Filament detection is a feature few 3D printers are equipped with. Filament detection allows the printer to send a warning or reminder when the filament is due to run out. Therefore instead of running out of filament you can change the reel and let the creation of your 3D design resume.
Build platforms are where the creating is brought to life. As a beginner a great tip would be to try and purchase a printer with an auto leveling platform. Distance is also a key factor in helping produce your perfect prints. If you don’t get this right, you’ll see issues such as peeling, warping, cracking, or a simple no-stick.
Heat beds are used to dramatically improve print quality of your 3D creations. This is by keeping the extruded plastic warm to prevent warping. Warping is a common condition due to areas cooling down at an uneven rate. The result is that corners warp up and deform your model. Not all printers offer this as a feature; it is normally an optional extra.
This section of the 3D guide is all about 3D Filaments
There are numerous materials used for filaments here are some below.
PVA is a water-soluble synthetic polymer hydrolysed from polyvinyl acetate.
HIPS is very similar to PLA/ABS but unlike PLA and ABS, HIPS is non-hygroscopic (does not hold water).
PETG in it’s natural form is transparent or opaque based on the crystalline structure in the plastic.
Gold, Platinum, Sterling Silver, Precious Metals, Strong and Flexible Plastic, Frosted Detail Plastic, Acrylic Plastic, Metallic Plastic, Brass, Bronze, Steel, Full Colour Sandstone, Porcelain, Castable Wax, Wood and Elasto-plastic. As you can see the materials list covers a large area.

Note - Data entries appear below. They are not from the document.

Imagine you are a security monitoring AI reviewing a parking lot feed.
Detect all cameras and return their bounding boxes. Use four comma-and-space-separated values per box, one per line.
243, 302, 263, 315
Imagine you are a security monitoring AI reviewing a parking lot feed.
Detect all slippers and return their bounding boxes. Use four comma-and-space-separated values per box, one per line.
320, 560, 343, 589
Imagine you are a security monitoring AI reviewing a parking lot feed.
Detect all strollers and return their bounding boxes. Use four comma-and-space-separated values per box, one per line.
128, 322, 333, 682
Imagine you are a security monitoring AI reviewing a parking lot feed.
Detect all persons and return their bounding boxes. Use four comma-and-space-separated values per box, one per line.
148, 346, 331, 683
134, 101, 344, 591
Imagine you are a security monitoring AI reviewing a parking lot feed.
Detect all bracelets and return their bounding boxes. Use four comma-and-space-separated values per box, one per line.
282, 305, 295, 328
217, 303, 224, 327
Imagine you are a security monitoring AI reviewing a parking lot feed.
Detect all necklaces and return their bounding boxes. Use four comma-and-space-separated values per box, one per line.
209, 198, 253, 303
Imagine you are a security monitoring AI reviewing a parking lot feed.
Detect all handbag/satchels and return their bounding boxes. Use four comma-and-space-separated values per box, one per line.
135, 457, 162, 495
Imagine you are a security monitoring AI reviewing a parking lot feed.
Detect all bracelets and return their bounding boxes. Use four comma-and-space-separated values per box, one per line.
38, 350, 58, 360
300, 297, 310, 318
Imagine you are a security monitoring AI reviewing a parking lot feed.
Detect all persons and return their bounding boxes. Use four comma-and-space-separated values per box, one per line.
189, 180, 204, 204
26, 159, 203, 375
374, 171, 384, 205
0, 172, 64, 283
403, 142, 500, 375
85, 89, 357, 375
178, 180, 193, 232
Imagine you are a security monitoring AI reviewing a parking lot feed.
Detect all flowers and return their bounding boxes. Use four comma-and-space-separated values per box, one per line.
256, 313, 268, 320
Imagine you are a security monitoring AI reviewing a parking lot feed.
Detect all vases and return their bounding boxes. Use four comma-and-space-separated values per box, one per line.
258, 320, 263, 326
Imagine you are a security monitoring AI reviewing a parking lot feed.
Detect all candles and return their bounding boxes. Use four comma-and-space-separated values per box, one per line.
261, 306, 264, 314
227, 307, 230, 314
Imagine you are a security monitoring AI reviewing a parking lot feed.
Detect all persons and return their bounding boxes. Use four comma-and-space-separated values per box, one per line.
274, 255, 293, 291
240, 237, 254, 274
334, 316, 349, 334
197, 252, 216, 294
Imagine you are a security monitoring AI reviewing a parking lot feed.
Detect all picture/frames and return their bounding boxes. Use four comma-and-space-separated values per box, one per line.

Not all 3D printers are capable of printing all of the above materials so make sure you check what filaments can be used when purchasing your 3D printer. If you look at the technical specifications on www.3DPrint.co.uk it will enable you to see what filaments can be used on each printer.
Filament sizing is important as it plays a part in the quality and results of your 3D creations. The two sizes available for filaments are 1.75mm and 3mm.
The resolution of a 3D printer filament is determined by two things. Firstly the diameter of the 3D printer filament then secondly the diameter of the extruder head. These will not match.The extruder head will always be smaller than the filament. This is because part of the extruder head melts the 3D printer filament down before feeding it through the nozzle and onto the build plate.
Extruder heads can come in multiple sizes. The Filament on the other hand only comes in the two basic sizes of 1.75mm and 3mm. While some printers can accept both, many will only take one or the other.
ADVANTAGES & DISADVANTAGES.
The 1.75mm is a finer filament and great for small parts and intricate detail. It requires less torque, meaning the printer isn’t working as hard to melt and push the filament through the nozzle on the extruder head. This translates into more control over the rate that the filament is fed into the extruder head.
The 1.75 mm 3D filament is more expensive than the 3mm and the 1.75mm filament will take a longer time to build larger parts or devices.
Printers that use this filament also tend to print faster which makes it great for quickly building larger items. It’s ideal for rough prototypes, or large parts of simple devices.
Using the 3mm filament means the detail on what you’re printing won’t be as accurate as they would with the 1.75mm plastic filament. This is due to the 3D printer having to work harder to feed the filament through the nozzle meaning the process is harder to control.